McNamara and her colleagues’ overall argument is that there isn’t really much to see here. WPATH agrees there should be robust assessment, the Endocrine Society agrees there should be robust assessment, the Cass Review agrees there should be robust assessment. . . what’s the problem, even?

But this is divorced from reality. First, it’s well-established that at the Gender Identity Development Service (GIDS), the clinic at issue, there was significant variation in the level of care that youth received, including whether and to what extent they went through comprehensive assessments. 

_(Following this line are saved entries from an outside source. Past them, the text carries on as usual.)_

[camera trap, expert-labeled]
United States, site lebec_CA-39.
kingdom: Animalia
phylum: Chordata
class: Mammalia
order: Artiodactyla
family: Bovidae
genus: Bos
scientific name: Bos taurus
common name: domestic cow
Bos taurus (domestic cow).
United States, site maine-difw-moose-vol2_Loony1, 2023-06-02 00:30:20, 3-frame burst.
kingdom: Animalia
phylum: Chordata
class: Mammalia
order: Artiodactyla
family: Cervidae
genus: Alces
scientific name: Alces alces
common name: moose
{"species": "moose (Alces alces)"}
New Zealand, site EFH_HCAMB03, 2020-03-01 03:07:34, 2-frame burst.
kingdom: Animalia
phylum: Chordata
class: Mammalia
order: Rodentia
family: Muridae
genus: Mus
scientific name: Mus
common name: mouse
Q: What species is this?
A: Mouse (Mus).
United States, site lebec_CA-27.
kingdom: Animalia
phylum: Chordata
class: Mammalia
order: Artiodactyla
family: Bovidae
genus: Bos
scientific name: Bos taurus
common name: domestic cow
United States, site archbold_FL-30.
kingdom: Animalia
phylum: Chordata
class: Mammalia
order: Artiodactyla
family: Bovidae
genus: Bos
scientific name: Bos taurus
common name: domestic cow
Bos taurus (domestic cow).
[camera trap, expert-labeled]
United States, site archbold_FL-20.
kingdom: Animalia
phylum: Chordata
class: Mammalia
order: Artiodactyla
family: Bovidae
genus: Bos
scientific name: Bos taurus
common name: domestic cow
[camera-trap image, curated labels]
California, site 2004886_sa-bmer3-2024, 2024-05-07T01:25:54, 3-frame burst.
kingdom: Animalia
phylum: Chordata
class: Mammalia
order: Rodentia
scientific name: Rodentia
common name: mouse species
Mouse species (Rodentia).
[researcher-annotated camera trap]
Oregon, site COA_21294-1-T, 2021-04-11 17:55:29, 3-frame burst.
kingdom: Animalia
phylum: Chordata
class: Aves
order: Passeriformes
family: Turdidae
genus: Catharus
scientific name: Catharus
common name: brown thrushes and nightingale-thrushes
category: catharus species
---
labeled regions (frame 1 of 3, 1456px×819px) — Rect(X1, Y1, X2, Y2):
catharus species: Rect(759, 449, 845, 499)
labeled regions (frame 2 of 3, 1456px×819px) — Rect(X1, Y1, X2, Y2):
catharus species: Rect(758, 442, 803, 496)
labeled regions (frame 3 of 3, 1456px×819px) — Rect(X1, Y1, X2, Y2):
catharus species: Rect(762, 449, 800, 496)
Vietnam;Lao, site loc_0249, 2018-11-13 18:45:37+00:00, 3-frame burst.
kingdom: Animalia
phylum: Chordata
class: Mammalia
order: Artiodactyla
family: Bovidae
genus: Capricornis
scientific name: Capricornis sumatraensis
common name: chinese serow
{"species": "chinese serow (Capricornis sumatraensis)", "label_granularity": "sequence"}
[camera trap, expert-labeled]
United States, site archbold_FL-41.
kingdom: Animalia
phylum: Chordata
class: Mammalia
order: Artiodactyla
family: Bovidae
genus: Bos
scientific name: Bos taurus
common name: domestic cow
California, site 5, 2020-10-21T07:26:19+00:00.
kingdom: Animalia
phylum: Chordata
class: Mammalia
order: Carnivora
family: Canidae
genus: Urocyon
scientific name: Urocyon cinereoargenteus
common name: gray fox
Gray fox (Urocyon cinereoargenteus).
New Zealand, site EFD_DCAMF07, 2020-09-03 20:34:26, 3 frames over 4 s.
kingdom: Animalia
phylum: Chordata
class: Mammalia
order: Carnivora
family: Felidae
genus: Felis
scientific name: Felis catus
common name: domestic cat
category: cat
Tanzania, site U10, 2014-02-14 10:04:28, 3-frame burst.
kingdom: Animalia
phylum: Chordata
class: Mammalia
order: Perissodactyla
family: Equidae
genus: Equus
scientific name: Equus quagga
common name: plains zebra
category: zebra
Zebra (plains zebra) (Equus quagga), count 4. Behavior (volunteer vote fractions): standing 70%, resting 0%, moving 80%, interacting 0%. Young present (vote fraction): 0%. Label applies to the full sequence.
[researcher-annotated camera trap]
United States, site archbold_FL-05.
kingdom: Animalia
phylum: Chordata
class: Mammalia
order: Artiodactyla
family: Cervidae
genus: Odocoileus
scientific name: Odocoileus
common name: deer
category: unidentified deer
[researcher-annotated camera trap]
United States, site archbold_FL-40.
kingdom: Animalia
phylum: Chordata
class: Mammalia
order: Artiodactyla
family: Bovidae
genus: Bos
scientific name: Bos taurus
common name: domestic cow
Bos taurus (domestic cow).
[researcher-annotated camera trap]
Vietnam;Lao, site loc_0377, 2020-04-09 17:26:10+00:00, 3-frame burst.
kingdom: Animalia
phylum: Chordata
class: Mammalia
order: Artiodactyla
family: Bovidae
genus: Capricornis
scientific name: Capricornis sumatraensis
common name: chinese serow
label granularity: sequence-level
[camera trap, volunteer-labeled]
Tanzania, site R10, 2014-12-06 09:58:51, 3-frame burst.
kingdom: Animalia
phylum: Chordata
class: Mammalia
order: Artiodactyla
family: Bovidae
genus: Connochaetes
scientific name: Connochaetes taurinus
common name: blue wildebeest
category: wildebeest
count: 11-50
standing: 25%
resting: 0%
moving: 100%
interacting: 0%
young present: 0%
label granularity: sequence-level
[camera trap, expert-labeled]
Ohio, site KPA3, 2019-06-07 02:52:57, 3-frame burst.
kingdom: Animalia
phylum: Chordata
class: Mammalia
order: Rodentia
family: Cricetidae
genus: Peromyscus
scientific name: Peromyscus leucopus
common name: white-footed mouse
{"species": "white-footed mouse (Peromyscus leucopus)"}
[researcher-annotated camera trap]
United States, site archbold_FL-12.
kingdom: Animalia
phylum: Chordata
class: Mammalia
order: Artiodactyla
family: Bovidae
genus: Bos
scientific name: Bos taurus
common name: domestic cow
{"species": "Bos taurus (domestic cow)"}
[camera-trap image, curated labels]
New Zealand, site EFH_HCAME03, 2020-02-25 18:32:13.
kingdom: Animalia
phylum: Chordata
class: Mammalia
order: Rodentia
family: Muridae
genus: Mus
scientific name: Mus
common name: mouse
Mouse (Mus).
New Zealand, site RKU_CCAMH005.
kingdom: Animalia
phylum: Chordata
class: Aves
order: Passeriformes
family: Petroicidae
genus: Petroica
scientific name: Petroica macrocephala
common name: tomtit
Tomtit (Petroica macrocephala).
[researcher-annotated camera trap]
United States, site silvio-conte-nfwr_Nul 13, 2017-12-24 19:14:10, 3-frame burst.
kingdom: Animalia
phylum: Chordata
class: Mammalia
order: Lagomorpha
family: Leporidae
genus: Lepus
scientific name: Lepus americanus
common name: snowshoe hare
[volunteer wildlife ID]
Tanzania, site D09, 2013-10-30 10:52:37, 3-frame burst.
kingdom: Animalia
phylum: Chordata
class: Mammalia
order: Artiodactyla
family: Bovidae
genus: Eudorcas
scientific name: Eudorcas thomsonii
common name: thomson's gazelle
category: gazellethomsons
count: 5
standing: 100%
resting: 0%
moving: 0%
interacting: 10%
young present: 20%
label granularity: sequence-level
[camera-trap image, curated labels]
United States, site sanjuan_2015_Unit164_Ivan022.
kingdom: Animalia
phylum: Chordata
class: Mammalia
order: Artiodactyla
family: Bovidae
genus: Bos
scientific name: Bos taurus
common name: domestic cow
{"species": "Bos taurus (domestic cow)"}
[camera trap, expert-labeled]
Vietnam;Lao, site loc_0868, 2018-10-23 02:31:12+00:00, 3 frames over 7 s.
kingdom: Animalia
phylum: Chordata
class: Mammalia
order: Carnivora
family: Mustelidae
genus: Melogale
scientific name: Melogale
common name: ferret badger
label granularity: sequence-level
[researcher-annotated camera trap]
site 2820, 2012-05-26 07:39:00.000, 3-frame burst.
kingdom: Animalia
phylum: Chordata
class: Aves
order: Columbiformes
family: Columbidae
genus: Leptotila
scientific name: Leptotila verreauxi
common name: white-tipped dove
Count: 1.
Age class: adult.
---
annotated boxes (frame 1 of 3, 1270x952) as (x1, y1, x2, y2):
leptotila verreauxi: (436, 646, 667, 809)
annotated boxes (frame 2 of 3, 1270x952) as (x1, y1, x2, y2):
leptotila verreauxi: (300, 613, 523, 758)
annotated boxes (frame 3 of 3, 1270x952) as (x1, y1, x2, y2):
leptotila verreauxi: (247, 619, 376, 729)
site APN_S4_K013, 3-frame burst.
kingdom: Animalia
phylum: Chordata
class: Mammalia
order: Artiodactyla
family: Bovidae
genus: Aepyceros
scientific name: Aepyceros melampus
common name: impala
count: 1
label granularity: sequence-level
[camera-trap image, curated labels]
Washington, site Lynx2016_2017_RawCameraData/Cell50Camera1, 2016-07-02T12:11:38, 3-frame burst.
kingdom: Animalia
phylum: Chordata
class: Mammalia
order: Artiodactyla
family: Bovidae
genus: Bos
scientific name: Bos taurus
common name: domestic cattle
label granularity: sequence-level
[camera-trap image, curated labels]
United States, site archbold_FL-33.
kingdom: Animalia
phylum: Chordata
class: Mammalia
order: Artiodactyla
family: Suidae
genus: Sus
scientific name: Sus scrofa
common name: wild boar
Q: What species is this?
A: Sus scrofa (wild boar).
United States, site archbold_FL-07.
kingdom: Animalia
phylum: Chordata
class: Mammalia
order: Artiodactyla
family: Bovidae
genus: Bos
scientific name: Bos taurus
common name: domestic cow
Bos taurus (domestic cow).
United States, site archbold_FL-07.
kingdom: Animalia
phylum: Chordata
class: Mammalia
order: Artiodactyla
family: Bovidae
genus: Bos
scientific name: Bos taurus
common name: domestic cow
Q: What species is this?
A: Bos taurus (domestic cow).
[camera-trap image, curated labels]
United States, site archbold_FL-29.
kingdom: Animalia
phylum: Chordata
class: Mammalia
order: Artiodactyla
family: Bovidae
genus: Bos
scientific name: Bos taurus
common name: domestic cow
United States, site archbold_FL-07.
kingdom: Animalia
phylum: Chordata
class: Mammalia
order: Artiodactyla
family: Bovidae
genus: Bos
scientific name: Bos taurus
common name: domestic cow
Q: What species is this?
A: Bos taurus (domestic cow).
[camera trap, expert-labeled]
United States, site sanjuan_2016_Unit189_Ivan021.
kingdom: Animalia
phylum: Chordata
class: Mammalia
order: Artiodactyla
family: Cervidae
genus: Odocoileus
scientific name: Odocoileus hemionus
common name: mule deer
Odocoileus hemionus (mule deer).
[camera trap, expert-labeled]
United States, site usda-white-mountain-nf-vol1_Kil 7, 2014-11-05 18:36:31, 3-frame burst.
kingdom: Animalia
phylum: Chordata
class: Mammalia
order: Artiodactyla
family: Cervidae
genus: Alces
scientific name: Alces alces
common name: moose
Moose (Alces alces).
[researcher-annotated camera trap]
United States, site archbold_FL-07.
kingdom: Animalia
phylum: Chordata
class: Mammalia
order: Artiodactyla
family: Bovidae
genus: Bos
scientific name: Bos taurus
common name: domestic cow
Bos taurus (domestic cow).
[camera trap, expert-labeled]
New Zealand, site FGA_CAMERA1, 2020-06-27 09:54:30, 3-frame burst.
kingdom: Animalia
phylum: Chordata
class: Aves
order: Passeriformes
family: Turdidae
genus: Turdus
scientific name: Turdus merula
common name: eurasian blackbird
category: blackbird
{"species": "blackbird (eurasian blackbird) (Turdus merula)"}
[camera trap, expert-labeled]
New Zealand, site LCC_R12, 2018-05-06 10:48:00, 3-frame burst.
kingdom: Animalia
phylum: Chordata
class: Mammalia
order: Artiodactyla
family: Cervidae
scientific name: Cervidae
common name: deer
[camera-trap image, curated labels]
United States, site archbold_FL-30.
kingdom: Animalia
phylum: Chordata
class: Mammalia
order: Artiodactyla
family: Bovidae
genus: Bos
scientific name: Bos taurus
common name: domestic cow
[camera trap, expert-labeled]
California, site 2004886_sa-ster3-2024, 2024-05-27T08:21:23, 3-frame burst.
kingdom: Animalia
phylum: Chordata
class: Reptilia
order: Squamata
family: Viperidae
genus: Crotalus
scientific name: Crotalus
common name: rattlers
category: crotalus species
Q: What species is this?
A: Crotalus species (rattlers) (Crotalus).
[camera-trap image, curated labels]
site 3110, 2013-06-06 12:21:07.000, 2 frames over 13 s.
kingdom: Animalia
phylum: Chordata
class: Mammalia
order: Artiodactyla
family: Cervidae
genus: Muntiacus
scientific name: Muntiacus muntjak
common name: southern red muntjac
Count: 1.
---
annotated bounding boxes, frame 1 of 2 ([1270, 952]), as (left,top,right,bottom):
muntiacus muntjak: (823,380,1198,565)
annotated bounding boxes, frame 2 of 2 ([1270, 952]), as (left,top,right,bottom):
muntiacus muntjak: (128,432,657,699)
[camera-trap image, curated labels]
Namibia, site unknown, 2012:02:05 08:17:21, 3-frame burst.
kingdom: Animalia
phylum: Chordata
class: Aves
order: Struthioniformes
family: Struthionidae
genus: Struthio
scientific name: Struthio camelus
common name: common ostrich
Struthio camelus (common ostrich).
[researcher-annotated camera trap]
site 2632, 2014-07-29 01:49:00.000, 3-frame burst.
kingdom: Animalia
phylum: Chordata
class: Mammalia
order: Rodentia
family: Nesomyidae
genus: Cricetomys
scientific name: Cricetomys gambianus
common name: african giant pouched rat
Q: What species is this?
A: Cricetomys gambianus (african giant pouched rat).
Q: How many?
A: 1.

In the interim Cass Review, Cass wrote:

1.7. At primary, secondary and specialist level, there is a lack of agreement, and in many instances a lack of open discussion, about the extent to which gender incongruence in childhood and adolescence can be an inherent and immutable phenomenon for which transition is the best option for the individual, or a more fluid and temporal response to a range of developmental, social, and psychological factors. Professionals’ experience and position on this spectrum may determine their clinical approach. 

1.8. Children and young people can experience this as a ‘clinician lottery,’ and failure to have an open discussion about this issue is impeding the development of clear guidelines about their care.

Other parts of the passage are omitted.